Supplied information:

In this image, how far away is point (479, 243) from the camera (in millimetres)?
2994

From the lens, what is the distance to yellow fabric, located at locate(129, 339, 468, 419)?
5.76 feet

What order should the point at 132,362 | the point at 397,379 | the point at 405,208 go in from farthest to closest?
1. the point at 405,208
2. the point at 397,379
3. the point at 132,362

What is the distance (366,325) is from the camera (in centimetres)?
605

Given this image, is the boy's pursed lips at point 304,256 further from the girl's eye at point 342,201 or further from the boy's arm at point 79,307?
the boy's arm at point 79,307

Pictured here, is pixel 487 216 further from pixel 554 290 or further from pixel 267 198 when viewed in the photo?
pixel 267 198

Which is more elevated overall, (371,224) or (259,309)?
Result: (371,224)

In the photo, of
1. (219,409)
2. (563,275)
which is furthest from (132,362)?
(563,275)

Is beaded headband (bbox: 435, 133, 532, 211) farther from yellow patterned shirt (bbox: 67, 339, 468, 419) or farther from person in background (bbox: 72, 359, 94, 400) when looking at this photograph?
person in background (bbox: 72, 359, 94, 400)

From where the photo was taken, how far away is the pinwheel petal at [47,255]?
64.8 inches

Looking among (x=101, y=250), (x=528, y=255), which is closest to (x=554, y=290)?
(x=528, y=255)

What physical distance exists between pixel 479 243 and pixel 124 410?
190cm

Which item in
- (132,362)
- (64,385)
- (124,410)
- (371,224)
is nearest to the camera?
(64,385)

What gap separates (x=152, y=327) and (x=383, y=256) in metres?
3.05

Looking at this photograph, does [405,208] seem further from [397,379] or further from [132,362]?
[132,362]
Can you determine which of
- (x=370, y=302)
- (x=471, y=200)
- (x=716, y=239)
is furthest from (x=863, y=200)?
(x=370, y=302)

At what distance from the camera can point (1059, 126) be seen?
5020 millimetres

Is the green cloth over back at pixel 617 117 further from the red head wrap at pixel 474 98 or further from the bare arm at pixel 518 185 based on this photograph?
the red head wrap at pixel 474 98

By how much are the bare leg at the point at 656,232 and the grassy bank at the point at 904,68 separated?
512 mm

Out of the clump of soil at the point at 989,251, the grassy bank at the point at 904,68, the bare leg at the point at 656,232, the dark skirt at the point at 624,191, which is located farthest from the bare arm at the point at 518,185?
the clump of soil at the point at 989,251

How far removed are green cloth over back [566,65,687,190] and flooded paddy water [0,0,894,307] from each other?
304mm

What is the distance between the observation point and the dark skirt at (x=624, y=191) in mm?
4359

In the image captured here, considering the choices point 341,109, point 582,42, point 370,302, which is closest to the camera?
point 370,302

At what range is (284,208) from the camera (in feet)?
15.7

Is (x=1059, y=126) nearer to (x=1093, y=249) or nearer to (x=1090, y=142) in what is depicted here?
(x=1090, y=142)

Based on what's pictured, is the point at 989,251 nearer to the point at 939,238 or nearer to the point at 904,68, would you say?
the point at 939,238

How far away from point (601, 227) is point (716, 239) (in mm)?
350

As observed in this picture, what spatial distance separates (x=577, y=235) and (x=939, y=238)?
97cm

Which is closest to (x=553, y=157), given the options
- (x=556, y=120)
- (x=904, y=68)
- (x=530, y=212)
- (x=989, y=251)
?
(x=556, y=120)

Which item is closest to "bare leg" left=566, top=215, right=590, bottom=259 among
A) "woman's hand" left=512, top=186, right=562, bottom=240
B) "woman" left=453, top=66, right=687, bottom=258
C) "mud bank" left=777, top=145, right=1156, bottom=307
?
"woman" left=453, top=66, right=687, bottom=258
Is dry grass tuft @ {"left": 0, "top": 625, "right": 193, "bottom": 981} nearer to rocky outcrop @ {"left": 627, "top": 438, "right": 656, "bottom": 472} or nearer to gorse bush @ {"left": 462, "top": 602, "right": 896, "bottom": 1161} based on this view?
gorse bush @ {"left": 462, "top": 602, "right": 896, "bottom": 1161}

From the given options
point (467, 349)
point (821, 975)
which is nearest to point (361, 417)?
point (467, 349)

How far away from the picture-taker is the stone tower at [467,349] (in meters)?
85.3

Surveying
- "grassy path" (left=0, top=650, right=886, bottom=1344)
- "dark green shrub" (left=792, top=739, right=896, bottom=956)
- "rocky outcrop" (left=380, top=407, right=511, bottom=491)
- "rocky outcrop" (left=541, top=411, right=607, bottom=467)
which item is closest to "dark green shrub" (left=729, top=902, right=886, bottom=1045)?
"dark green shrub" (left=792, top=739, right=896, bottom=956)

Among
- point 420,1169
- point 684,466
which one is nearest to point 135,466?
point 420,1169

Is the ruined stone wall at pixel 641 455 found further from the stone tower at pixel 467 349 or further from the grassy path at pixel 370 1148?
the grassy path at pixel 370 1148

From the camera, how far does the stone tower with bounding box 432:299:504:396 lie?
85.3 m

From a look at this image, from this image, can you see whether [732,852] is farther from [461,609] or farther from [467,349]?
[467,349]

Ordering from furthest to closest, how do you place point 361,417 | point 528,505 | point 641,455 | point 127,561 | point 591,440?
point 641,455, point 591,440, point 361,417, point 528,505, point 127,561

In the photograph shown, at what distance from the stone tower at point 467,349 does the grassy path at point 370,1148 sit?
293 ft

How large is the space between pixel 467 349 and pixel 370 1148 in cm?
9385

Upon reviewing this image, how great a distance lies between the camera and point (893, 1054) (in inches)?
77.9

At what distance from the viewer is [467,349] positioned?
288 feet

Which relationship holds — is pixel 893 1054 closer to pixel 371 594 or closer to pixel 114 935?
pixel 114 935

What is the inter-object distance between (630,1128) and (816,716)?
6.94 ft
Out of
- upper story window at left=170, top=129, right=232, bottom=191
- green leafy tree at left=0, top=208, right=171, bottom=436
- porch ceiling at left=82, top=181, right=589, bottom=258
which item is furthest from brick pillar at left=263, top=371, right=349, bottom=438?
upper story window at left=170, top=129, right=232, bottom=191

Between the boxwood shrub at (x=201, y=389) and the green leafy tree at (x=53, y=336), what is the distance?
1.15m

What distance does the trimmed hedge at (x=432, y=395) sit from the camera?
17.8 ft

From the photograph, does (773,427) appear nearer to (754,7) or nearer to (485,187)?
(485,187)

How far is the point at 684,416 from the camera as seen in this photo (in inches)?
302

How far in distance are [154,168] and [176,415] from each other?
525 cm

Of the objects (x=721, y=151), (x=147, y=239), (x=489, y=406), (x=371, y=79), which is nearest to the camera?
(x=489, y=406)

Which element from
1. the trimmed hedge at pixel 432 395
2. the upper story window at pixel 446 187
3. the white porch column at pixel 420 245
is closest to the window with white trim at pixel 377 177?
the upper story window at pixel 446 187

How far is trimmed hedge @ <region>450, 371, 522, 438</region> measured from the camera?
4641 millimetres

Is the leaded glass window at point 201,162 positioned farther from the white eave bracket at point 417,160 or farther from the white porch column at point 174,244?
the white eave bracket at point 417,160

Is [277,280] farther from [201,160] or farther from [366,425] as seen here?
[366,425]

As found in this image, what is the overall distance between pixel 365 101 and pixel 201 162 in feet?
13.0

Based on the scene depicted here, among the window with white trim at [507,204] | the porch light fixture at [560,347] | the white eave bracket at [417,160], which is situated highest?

Task statement:
Copy every item above word for word, with nothing changed.

Complete answer:
In this image, how far away is point (479, 243) from the camera (in millimetres)?
2994

From the lens, what is the distance to yellow fabric, located at locate(129, 339, 468, 419)?
5.76 feet

What order should the point at 132,362 | the point at 397,379 | the point at 405,208 go in from farthest to closest?
1. the point at 405,208
2. the point at 397,379
3. the point at 132,362

What is the distance (366,325) is from the camera (in centimetres)?
605

Given this image, is the boy's pursed lips at point 304,256 further from the girl's eye at point 342,201 or further from the boy's arm at point 79,307?
the boy's arm at point 79,307

Pictured here, is pixel 487 216 further from pixel 554 290 or further from pixel 267 198 when viewed in the photo?
pixel 267 198

Which is more elevated overall, (371,224) or (259,309)?
Result: (371,224)

In the photo, of
1. (219,409)
2. (563,275)
which is furthest from (132,362)?
(563,275)

Is beaded headband (bbox: 435, 133, 532, 211) farther from yellow patterned shirt (bbox: 67, 339, 468, 419) or farther from person in background (bbox: 72, 359, 94, 400) when looking at this photograph?
person in background (bbox: 72, 359, 94, 400)

From where the photo was taken, how far away is the pinwheel petal at [47,255]?
64.8 inches

Looking among (x=101, y=250), (x=528, y=255), which is closest to (x=554, y=290)?
(x=528, y=255)

What physical distance exists between pixel 479 243 and pixel 124 410?
190cm

Which item in
- (132,362)
- (64,385)
- (124,410)
- (371,224)
is nearest to the camera?
(64,385)

What gap separates (x=152, y=327) and (x=383, y=256) in metres?
3.05

Looking at this photograph, does [405,208] seem further from [397,379] or further from [132,362]?
[132,362]
Can you determine which of
- (x=370, y=302)
- (x=471, y=200)
- (x=716, y=239)
is furthest from (x=863, y=200)?
(x=370, y=302)

At what distance from the camera can point (1059, 126) be seen?
5020 millimetres

Is the green cloth over back at pixel 617 117 further from the red head wrap at pixel 474 98 or further from the bare arm at pixel 518 185 based on this photograph?
the red head wrap at pixel 474 98

By how much are the bare leg at the point at 656,232 and the grassy bank at the point at 904,68 separated?
512 mm

Out of the clump of soil at the point at 989,251, the grassy bank at the point at 904,68, the bare leg at the point at 656,232, the dark skirt at the point at 624,191, which is located farthest from the bare arm at the point at 518,185?
the clump of soil at the point at 989,251

How far removed are green cloth over back [566,65,687,190] and flooded paddy water [0,0,894,307] from each other?
304mm

What is the distance between the observation point and the dark skirt at (x=624, y=191) in mm?
4359

In the image captured here, considering the choices point 341,109, point 582,42, point 370,302, which is closest to the camera?
point 370,302

At what range is (284,208) from the camera (in feet)?
15.7

Is (x=1059, y=126) nearer to (x=1093, y=249) or nearer to (x=1090, y=142) in what is depicted here?
(x=1090, y=142)

Based on what's pictured, is the point at 989,251 nearer to the point at 939,238 or nearer to the point at 904,68, would you say?
the point at 939,238

How far away from point (601, 227) is point (716, 239) (in mm)?
350

As observed in this picture, what spatial distance separates (x=577, y=235) and (x=939, y=238)?
97cm

Which is closest to (x=553, y=157), given the options
- (x=556, y=120)
- (x=904, y=68)
- (x=530, y=212)
- (x=989, y=251)
?
(x=556, y=120)

Which item is closest to "bare leg" left=566, top=215, right=590, bottom=259 among
A) "woman's hand" left=512, top=186, right=562, bottom=240
B) "woman" left=453, top=66, right=687, bottom=258
C) "mud bank" left=777, top=145, right=1156, bottom=307
?
"woman" left=453, top=66, right=687, bottom=258
Is dry grass tuft @ {"left": 0, "top": 625, "right": 193, "bottom": 981} nearer to rocky outcrop @ {"left": 627, "top": 438, "right": 656, "bottom": 472} or nearer to gorse bush @ {"left": 462, "top": 602, "right": 896, "bottom": 1161} based on this view?
gorse bush @ {"left": 462, "top": 602, "right": 896, "bottom": 1161}

From the given options
point (467, 349)
point (821, 975)
which is nearest to point (361, 417)?
point (467, 349)

How far away from the picture-taker is the stone tower at [467,349] (in meters)?
85.3

Surveying
- "grassy path" (left=0, top=650, right=886, bottom=1344)
- "dark green shrub" (left=792, top=739, right=896, bottom=956)
- "rocky outcrop" (left=380, top=407, right=511, bottom=491)
- "rocky outcrop" (left=541, top=411, right=607, bottom=467)
which item is closest to "dark green shrub" (left=729, top=902, right=886, bottom=1045)?
"dark green shrub" (left=792, top=739, right=896, bottom=956)

Among
- point 420,1169
- point 684,466
which one is nearest to point 135,466?
point 420,1169

Is the ruined stone wall at pixel 641 455 found further from the stone tower at pixel 467 349 or further from the grassy path at pixel 370 1148?
the grassy path at pixel 370 1148

From the camera, how far does the stone tower with bounding box 432:299:504:396 lie?
85.3 m

From a look at this image, from this image, can you see whether [732,852] is farther from [461,609] or farther from [467,349]?
[467,349]

Ordering from furthest to closest, how do you place point 361,417 | point 528,505 | point 641,455 | point 127,561 | point 591,440?
point 641,455, point 591,440, point 361,417, point 528,505, point 127,561

In the photograph shown, at what distance from the stone tower at point 467,349 does the grassy path at point 370,1148 sit?
293 ft

How large is the space between pixel 467 349 and pixel 370 1148 in cm?
9385

Upon reviewing this image, how great a distance lies between the camera and point (893, 1054) (in inches)?
77.9

At what distance from the viewer is [467,349] positioned?
288 feet

Which relationship holds — is pixel 893 1054 closer to pixel 371 594 or closer to pixel 114 935?
pixel 114 935

What is the inter-object distance between (630,1128) and (816,716)?
6.94 ft
Out of
- upper story window at left=170, top=129, right=232, bottom=191
- green leafy tree at left=0, top=208, right=171, bottom=436
- porch ceiling at left=82, top=181, right=589, bottom=258
which item is furthest from brick pillar at left=263, top=371, right=349, bottom=438?
upper story window at left=170, top=129, right=232, bottom=191

Between the boxwood shrub at (x=201, y=389) and the green leafy tree at (x=53, y=336), what is the distance?
1.15m

What distance does the trimmed hedge at (x=432, y=395) sit from the camera?
17.8 ft

From the photograph, does (773,427) appear nearer to (754,7) or nearer to (485,187)?
(485,187)

How far is the point at 684,416 from the camera as seen in this photo (in inches)?
302

How far in distance are [154,168] and [176,415] from each other?
525 cm

Of the objects (x=721, y=151), (x=147, y=239), (x=489, y=406), (x=371, y=79), which is nearest to the camera?
(x=489, y=406)

Which element from
1. the trimmed hedge at pixel 432 395
2. the upper story window at pixel 446 187
3. the white porch column at pixel 420 245
is closest to the window with white trim at pixel 377 177?
the upper story window at pixel 446 187

How far is trimmed hedge @ <region>450, 371, 522, 438</region> measured from the camera?
4641 millimetres

Is the leaded glass window at point 201,162 positioned farther from the white eave bracket at point 417,160 or farther from the white porch column at point 174,244?
the white eave bracket at point 417,160

Is [277,280] farther from [201,160] or farther from [366,425] as seen here?
[366,425]

As found in this image, what is the overall distance between pixel 365 101 and pixel 201 162 in feet?
13.0

Based on the scene depicted here, among the window with white trim at [507,204] | the porch light fixture at [560,347] | the white eave bracket at [417,160], which is situated highest?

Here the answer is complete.